To say that our mortgage system is unique would be an understatement. The American Dream of home ownership has become a reality for more people than anywhere on the globe. Lending money based on the securitization of loans backed by real estate has been the rock on which this phenomena has been built. Fundamental to this system is the fair, objective and unbiased valuation of the real estate that secures these loans and provides the confidence Americans have in the value of their home. For this reason the industry has created and depended upon a profession that has been central to our mortgage economy – the independent fee appraiser. This profession is wholly based on its separation from all others within the mortgage system. It cannot be tainted by self-interest or the desire of others to profit from a mortgage transaction. It is the cornerstone upon which the value of real estate is dependent.

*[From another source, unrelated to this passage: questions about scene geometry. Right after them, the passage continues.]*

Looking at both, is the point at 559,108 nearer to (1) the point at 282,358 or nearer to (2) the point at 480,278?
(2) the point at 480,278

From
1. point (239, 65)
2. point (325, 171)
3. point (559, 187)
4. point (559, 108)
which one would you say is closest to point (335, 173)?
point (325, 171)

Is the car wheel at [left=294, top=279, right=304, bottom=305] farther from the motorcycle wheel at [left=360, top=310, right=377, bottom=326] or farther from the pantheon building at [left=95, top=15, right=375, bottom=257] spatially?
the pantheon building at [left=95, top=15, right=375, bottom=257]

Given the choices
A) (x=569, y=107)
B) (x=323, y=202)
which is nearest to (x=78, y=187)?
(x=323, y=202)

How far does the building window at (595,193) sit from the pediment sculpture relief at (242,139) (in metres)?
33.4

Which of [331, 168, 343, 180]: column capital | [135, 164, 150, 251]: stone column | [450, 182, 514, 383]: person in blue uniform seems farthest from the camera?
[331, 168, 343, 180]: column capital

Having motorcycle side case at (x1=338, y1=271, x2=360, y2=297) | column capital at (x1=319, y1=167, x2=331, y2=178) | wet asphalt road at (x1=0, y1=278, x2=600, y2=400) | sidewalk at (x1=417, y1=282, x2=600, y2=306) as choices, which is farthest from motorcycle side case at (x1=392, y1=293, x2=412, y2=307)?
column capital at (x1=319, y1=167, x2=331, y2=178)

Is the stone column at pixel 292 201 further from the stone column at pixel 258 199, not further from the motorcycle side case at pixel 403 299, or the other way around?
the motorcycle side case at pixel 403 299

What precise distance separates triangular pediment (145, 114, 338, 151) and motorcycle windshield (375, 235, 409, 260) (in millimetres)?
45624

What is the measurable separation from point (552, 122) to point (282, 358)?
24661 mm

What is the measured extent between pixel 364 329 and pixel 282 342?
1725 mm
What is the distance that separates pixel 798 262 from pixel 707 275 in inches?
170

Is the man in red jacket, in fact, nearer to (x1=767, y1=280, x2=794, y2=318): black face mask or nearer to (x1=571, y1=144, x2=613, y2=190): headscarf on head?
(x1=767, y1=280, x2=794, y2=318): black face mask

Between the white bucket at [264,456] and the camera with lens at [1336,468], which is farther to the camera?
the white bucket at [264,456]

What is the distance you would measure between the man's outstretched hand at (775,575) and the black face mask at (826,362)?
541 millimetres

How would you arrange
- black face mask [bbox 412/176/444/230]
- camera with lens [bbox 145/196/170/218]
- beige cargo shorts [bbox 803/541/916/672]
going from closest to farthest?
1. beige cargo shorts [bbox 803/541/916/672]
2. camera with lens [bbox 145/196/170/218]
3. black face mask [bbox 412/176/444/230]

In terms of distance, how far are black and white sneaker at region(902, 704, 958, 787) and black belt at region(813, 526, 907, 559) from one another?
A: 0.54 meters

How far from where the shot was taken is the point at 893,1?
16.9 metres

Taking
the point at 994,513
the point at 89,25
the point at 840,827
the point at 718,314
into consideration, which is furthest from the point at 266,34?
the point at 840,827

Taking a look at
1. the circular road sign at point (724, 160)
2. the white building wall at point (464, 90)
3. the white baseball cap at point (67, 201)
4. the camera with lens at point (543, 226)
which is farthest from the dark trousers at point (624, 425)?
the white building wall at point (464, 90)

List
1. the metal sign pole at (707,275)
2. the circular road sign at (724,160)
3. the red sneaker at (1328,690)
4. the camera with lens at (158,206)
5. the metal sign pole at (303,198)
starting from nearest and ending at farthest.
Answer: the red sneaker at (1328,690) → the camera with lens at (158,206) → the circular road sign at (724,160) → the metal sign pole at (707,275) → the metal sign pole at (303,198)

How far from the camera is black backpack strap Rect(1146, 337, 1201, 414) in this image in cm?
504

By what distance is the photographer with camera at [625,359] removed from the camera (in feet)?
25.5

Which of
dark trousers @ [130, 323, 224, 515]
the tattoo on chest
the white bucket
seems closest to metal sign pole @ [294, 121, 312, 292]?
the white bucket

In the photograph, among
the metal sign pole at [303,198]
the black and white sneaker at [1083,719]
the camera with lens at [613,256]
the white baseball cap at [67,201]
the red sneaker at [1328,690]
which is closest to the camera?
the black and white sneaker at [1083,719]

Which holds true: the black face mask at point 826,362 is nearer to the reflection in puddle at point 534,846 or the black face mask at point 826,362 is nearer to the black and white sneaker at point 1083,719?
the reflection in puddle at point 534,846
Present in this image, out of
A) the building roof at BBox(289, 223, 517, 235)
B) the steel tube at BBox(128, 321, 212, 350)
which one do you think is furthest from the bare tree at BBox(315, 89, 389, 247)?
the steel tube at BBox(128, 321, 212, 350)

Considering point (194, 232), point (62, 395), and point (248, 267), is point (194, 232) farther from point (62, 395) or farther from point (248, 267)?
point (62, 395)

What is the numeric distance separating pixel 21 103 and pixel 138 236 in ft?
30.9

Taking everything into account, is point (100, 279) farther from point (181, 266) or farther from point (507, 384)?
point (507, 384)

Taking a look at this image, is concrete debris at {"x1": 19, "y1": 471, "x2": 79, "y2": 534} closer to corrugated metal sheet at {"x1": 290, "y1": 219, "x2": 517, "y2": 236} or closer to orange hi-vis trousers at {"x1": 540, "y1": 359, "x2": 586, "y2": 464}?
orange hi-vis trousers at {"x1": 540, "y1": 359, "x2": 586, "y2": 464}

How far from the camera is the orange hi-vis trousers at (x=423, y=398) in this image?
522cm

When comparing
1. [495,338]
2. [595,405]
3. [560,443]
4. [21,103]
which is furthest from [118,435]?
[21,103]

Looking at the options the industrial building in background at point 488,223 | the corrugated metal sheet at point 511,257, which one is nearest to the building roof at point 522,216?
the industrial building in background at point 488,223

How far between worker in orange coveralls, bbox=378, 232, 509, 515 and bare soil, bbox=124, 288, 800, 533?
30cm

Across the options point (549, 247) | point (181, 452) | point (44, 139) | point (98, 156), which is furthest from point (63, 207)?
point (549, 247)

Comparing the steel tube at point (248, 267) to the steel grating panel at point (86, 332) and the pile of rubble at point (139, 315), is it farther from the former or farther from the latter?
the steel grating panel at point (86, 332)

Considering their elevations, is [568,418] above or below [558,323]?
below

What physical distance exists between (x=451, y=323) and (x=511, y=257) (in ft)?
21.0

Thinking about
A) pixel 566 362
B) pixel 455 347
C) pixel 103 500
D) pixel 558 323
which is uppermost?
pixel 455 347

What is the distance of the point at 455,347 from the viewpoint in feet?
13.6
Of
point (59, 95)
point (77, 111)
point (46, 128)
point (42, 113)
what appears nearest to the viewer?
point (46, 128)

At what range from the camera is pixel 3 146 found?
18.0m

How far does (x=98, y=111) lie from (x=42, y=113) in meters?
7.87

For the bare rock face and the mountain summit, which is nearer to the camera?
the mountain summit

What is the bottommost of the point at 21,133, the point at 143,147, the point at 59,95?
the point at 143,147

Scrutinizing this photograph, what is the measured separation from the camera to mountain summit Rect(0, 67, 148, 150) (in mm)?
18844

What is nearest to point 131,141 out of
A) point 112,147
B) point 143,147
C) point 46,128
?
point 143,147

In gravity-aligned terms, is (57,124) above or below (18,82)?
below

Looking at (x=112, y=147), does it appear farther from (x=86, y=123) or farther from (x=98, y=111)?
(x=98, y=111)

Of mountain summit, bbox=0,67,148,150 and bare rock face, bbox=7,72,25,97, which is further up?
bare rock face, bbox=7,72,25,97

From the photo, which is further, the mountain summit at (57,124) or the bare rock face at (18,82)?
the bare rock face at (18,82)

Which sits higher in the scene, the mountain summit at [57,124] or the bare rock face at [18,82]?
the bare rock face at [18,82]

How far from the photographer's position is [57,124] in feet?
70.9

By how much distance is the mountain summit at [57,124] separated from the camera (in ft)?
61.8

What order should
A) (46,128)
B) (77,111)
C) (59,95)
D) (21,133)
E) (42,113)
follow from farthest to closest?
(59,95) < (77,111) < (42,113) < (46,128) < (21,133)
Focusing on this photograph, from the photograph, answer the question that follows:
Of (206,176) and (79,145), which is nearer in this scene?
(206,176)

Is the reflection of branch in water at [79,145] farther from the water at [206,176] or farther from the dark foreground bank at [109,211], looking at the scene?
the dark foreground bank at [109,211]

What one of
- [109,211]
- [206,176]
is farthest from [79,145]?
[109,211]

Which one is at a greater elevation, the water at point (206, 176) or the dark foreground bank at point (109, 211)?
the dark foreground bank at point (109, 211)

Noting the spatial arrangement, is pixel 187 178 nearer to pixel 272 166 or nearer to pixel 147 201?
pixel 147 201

In fact, one of the key features of the Financial Institutions Reform, Recovery and Enforcement Act of 1989 was to make certain that trained and certified licensed professionals completed the valuation process.


  1. stephan keyser February 8, 2006 at 7:36 pm

    I think that the OCC has it wrong. Appraisers should be able to self govern. Perhaps if the curriculum was more similar to the one required to become an attorney or accountant, and if the fees were more substantial, appraisers would not feel so compelled to “buckle” under pressure and uphold their standards to higher levels.

    ps.. great website!

  2. Stephen July 31, 2006 at 12:02 pm

    A dose of reality: Residential appraisal is a semi-skilled trade, requiring no formal education above a high school diploma and a few shopping-center school courses.

    It is the “Self-governing” of real estate appraisal which has failed miserably. Licensing only made it worse, because it lowered the bar and now taxi drivers, general laborers and ex-cons are now making more money than a rocket scientist. It’s time to trash the system entirely and start over. Actually, I think the appraisal industry causes more problems than it solves.